AMANet: Advancing SAR Ship Detection with Adaptive Multi-Hierarchical Attention Network
Xiaolin Ma, Junkai Cheng, Aihua Li, Yuhua Zhang, Zhilong Lin
TL;DR
This work tackles the difficult problem of detecting ships in SAR imagery, focusing on small and coastal vessels where clutter and limited features hinder performance. It introduces AMANet, a plug-and-play detector built around the adaptive multi-hierarchical attention module (AMAM), which comprises a Multi-hierarchical Enhanced (ME) block for multi-scale feature fusion and an Adaptive Attention (AA) block for channel-wise, head-wise attention with learnable aggregation. The ME and AA blocks enable robust multi-scale feature aggregation and diverse attention maps, improving detection accuracy across SSDD and HRSID datasets and outperforming state-of-the-art methods, including inshore and offshore scenarios and across multiple YOLO backbones. These results demonstrate AMANet’s potential for practical SAR ship detection in cluttered coastal environments, with future work extending AMAM to Transformer-based backbones to further enhance performance.
Abstract
Recently, methods based on deep learning have been successfully applied to ship detection for synthetic aperture radar (SAR) images.

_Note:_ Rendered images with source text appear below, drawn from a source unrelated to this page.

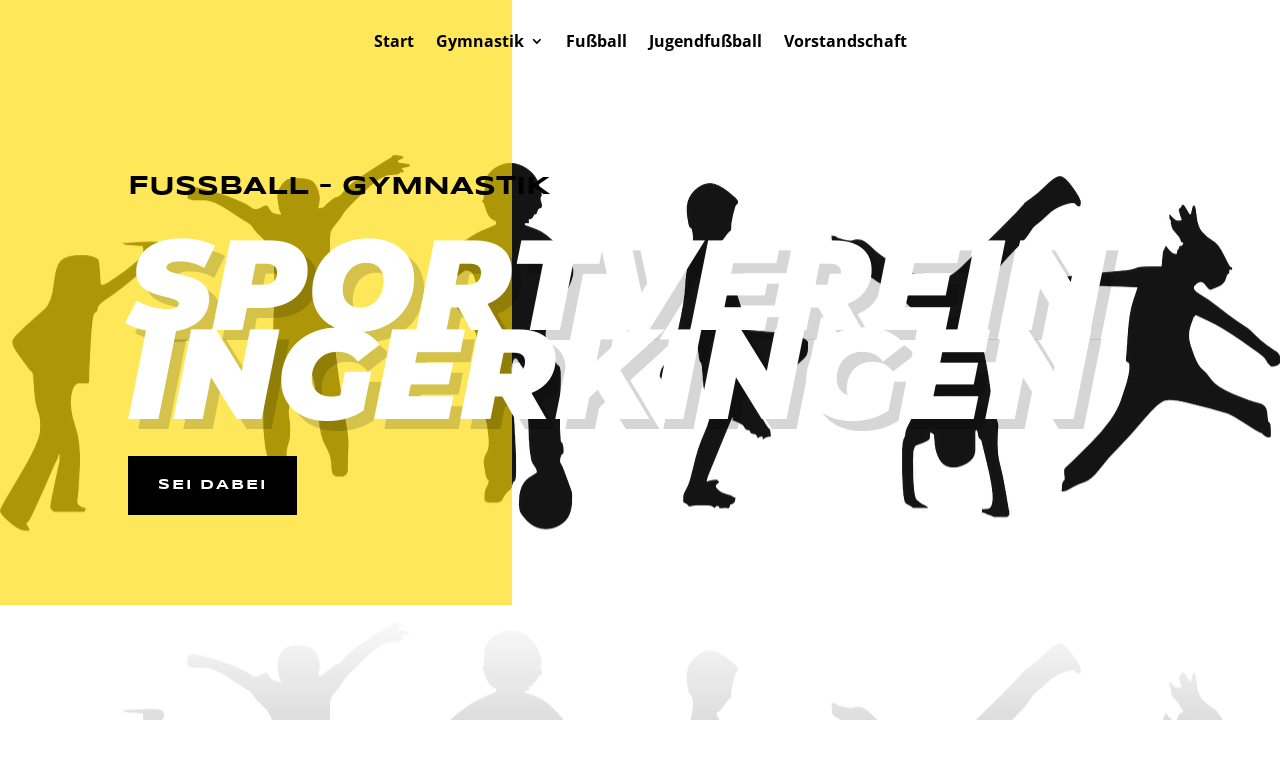

--- FILE ---
content_type: text/css
request_url: https://www.sv-ingerkingen.de/wp-content/et-cache/119/et-core-unified-tb-192-tb-216-deferred-119.min.css?ver=1767918187
body_size: 673
content:
.et_pb_text_2_tb_footer h4,.et_pb_text_4_tb_footer h4,.et_pb_text_0_tb_footer h4{font-family:'Syncopate',Helvetica,Arial,Lucida,sans-serif;font-weight:700;text-transform:uppercase;font-size:14px;color:#000000!important;line-height:1.8em}.et_pb_text_0_tb_footer{max-width:550px}.et_pb_text_1_tb_footer.et_pb_text,.et_pb_text_1_tb_footer.et_pb_text a,.et_pb_text_2_tb_footer.et_pb_text,.et_pb_text_2_tb_footer.et_pb_text a,.et_pb_text_5_tb_footer.et_pb_text a,.et_pb_text_3_tb_footer.et_pb_text,.et_pb_text_3_tb_footer.et_pb_text a{color:#000000!important}.et_pb_text_1_tb_footer{line-height:1.5em;font-family:'Syncopate',Helvetica,Arial,Lucida,sans-serif;font-weight:700;font-size:24px;line-height:1.5em}.et_pb_text_2_tb_footer{line-height:1.8em;font-family:'Syncopate',Helvetica,Arial,Lucida,sans-serif;font-weight:700;text-transform:uppercase;font-size:26px;line-height:1.8em;margin-top:40px!important;max-width:550px}.et_pb_text_3_tb_footer{line-height:1.5em;font-family:'Syncopate',Helvetica,Arial,Lucida,sans-serif;font-weight:700;font-size:15px;line-height:1.5em}.et_pb_text_4_tb_footer{margin-bottom:0px!important;max-width:550px}.et_pb_divider_0_tb_footer{width:100%;box-shadow:250px 0px 0px 0px #FFFFFF;position:absolute!important;top:0px;bottom:auto;left:0px;right:auto}.et_pb_divider_0_tb_footer:before{border-top-color:#fedd04;border-top-width:23px}.et_pb_text_6_tb_footer h3{font-family:'Syncopate',Helvetica,Arial,Lucida,sans-serif;font-weight:700;text-transform:uppercase;font-size:26px;color:#FFFFFF!important;line-height:1.2em}body #page-container .et_pb_section .et_pb_contact_form_0_tb_footer.et_pb_contact_form_container.et_pb_module .et_pb_button{color:#EDF000!important}.et_pb_column_0_tb_footer{padding-right:40px}.et_pb_column_1_tb_footer{background-color:#fedd04;padding-top:50px;padding-right:50px;padding-bottom:50px;padding-left:50px}.et_pb_column_2_tb_footer{background-color:#000000;padding-top:100px;padding-bottom:50px;padding-left:50px;box-shadow:250px 0px 0px 0px #000000}@media only screen and (max-width:980px){.et_pb_text_0_tb_footer h4,.et_pb_text_2_tb_footer h4,.et_pb_text_4_tb_footer h4{font-size:14px}.et_pb_text_2_tb_footer,.et_pb_text_6_tb_footer h3{font-size:20px}.et_pb_column_2_tb_footer{box-shadow:0px 0px 0px 0px #000000}.et_pb_divider_0_tb_footer{box-shadow:0px 0px 0px 0px #FFFFFF}.et_pb_divider_0_tb_footer:before{border-top-width:0px}body #page-container .et_pb_section .et_pb_contact_form_0_tb_footer.et_pb_contact_form_container.et_pb_module .et_pb_button:after{display:inline-block;opacity:0}body #page-container .et_pb_section .et_pb_contact_form_0_tb_footer.et_pb_contact_form_container.et_pb_module .et_pb_button:hover:after{opacity:1}.et_pb_column_0_tb_footer{padding-right:0px;padding-bottom:40px}}@media only screen and (max-width:767px){.et_pb_text_0_tb_footer h4,.et_pb_text_2_tb_footer h4,.et_pb_text_4_tb_footer h4{font-size:12px}.et_pb_text_2_tb_footer,.et_pb_text_6_tb_footer h3{font-size:16px}body #page-container .et_pb_section .et_pb_contact_form_0_tb_footer.et_pb_contact_form_container.et_pb_module .et_pb_button:after{display:inline-block;opacity:0}body #page-container .et_pb_section .et_pb_contact_form_0_tb_footer.et_pb_contact_form_container.et_pb_module .et_pb_button:hover:after{opacity:1}.et_pb_column_1_tb_footer,.et_pb_column_2_tb_footer{padding-top:20px;padding-right:20px;padding-bottom:20px;padding-left:20px}}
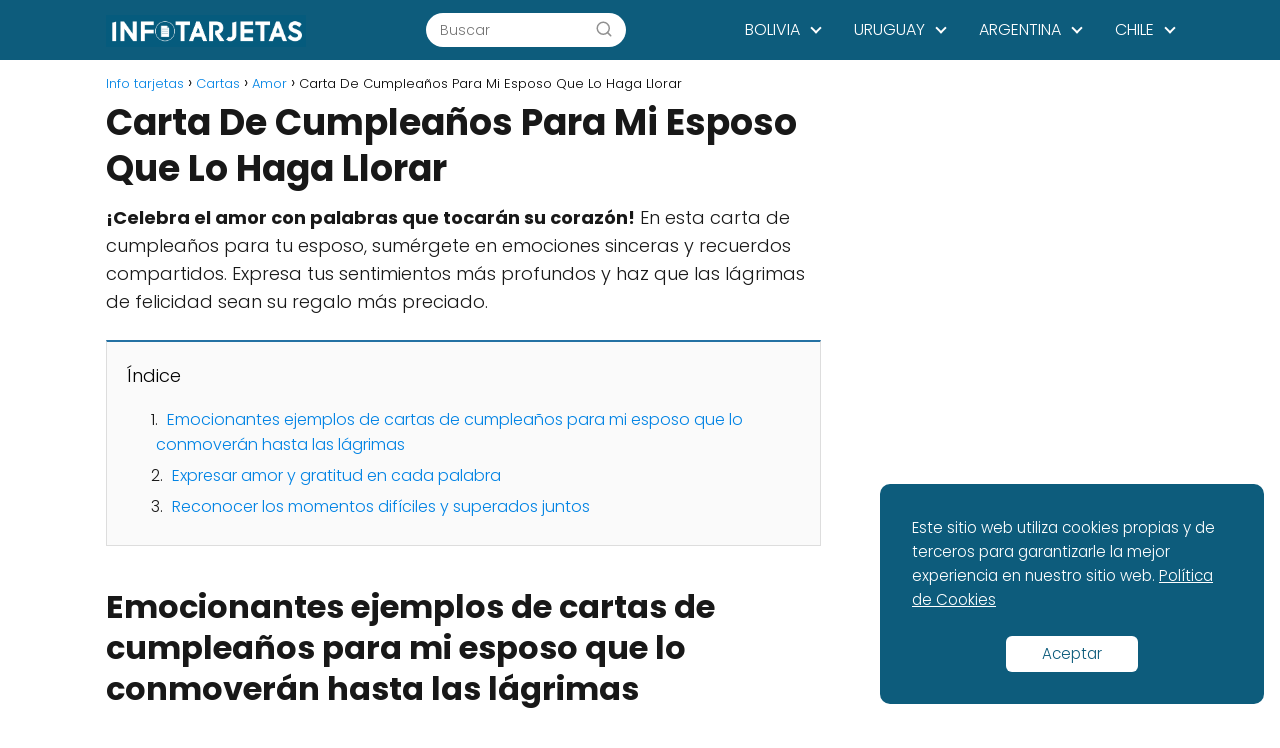

--- FILE ---
content_type: text/html; charset=utf-8
request_url: https://www.google.com/recaptcha/api2/aframe
body_size: 266
content:
<!DOCTYPE HTML><html><head><meta http-equiv="content-type" content="text/html; charset=UTF-8"></head><body><script nonce="lGyMRQsW1ozTJn7C_kZzbA">/** Anti-fraud and anti-abuse applications only. See google.com/recaptcha */ try{var clients={'sodar':'https://pagead2.googlesyndication.com/pagead/sodar?'};window.addEventListener("message",function(a){try{if(a.source===window.parent){var b=JSON.parse(a.data);var c=clients[b['id']];if(c){var d=document.createElement('img');d.src=c+b['params']+'&rc='+(localStorage.getItem("rc::a")?sessionStorage.getItem("rc::b"):"");window.document.body.appendChild(d);sessionStorage.setItem("rc::e",parseInt(sessionStorage.getItem("rc::e")||0)+1);localStorage.setItem("rc::h",'1769792176717');}}}catch(b){}});window.parent.postMessage("_grecaptcha_ready", "*");}catch(b){}</script></body></html>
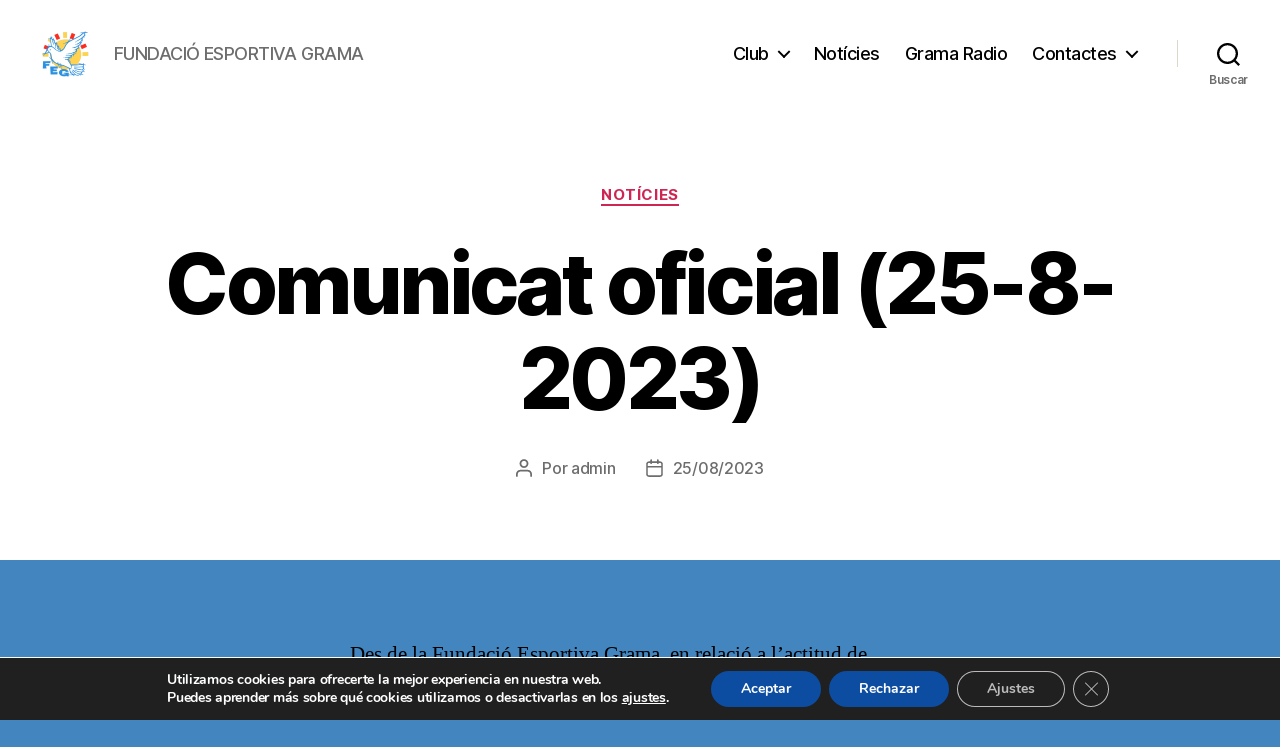

--- FILE ---
content_type: text/html; charset=UTF-8
request_url: http://fegrama.cat/web/wp-admin/admin-ajax.php
body_size: 51
content:
1125995.2b2a6d28ae47ecbfa9b861d0e3afe896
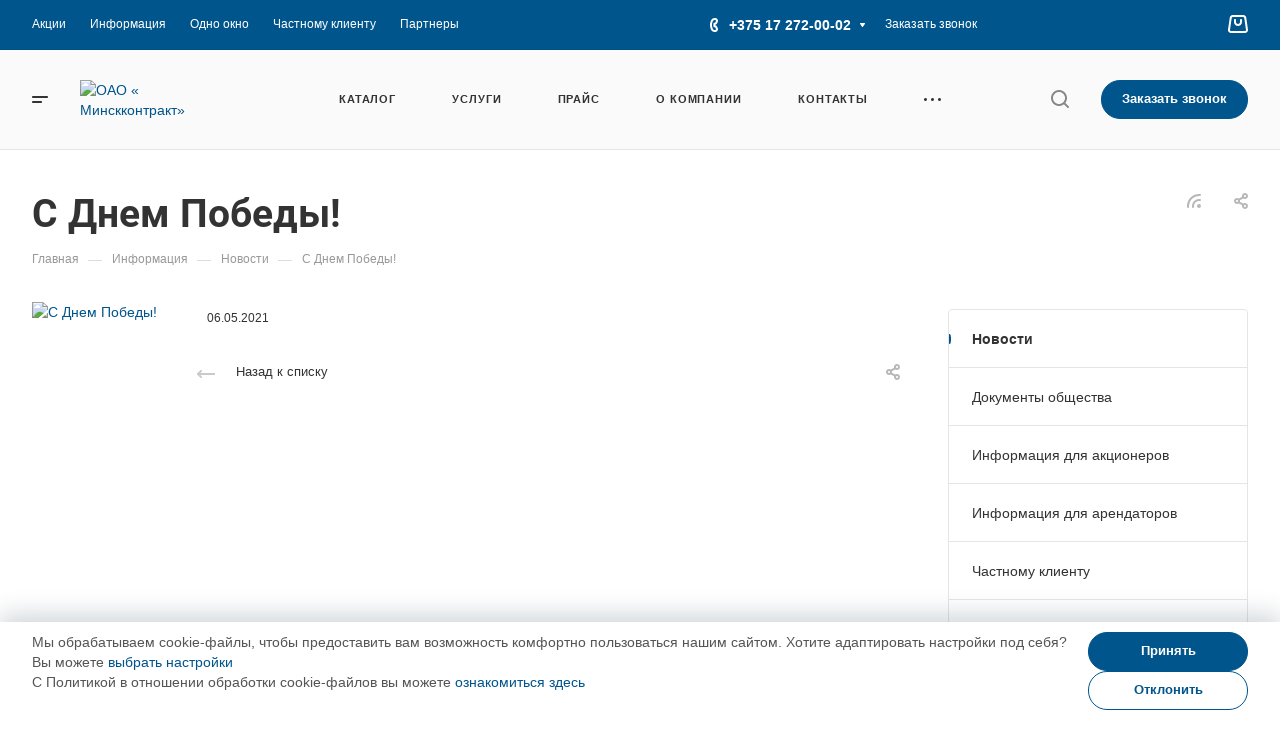

--- FILE ---
content_type: application/javascript
request_url: https://mkontrakt.by/bitrix/cache/js/s1/aspro-allcorp3/default_e032df07be3ac85f147fecc758299f6a/default_e032df07be3ac85f147fecc758299f6a_v1.js?1760360631736
body_size: 606
content:

; /* Start:"a:4:{s:4:"full";s:99:"/local/templates/aspro-allcorp3/components/bitrix/subscribe.edit/footer/script.min.js?1751881625134";s:6:"source";s:81:"/local/templates/aspro-allcorp3/components/bitrix/subscribe.edit/footer/script.js";s:3:"min";s:85:"/local/templates/aspro-allcorp3/components/bitrix/subscribe.edit/footer/script.min.js";s:3:"map";s:89:"/local/templates/aspro-allcorp3/components/bitrix/subscribe.edit/footer/script.min.js.map";}"*/
$(document).ready((function(){$("form.subscribe-form").validate({rules:{EMAIL:{email:!0}}})}));
/* End */
;; /* /local/templates/aspro-allcorp3/components/bitrix/subscribe.edit/footer/script.min.js?1751881625134*/

//# sourceMappingURL=default_e032df07be3ac85f147fecc758299f6a.map.js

Despite the development of numerous ship detection methodologies, detecting small and coastal ships remains a significant challenge due to the limited features and clutter in coastal environments. For that, a novel adaptive multi-hierarchical attention module (AMAM) is proposed to learn multi-scale features and adaptively aggregate salient features from various feature layers, even in complex environments. Specifically, we first fuse information from adjacent feature layers to enhance the detection of smaller targets, thereby achieving multi-scale feature enhancement. Then, to filter out the adverse effects of complex backgrounds, we dissect the previously fused multi-level features on the channel, individually excavate the salient regions, and adaptively amalgamate features originating from different channels. Thirdly, we present a novel adaptive multi-hierarchical attention network (AMANet) by embedding the AMAM between the backbone network and the feature pyramid network (FPN). Besides, the AMAM can be readily inserted between different frameworks to improve object detection. Lastly, extensive experiments on two large-scale SAR ship detection datasets demonstrate that our AMANet method is superior to state-of-the-art methods.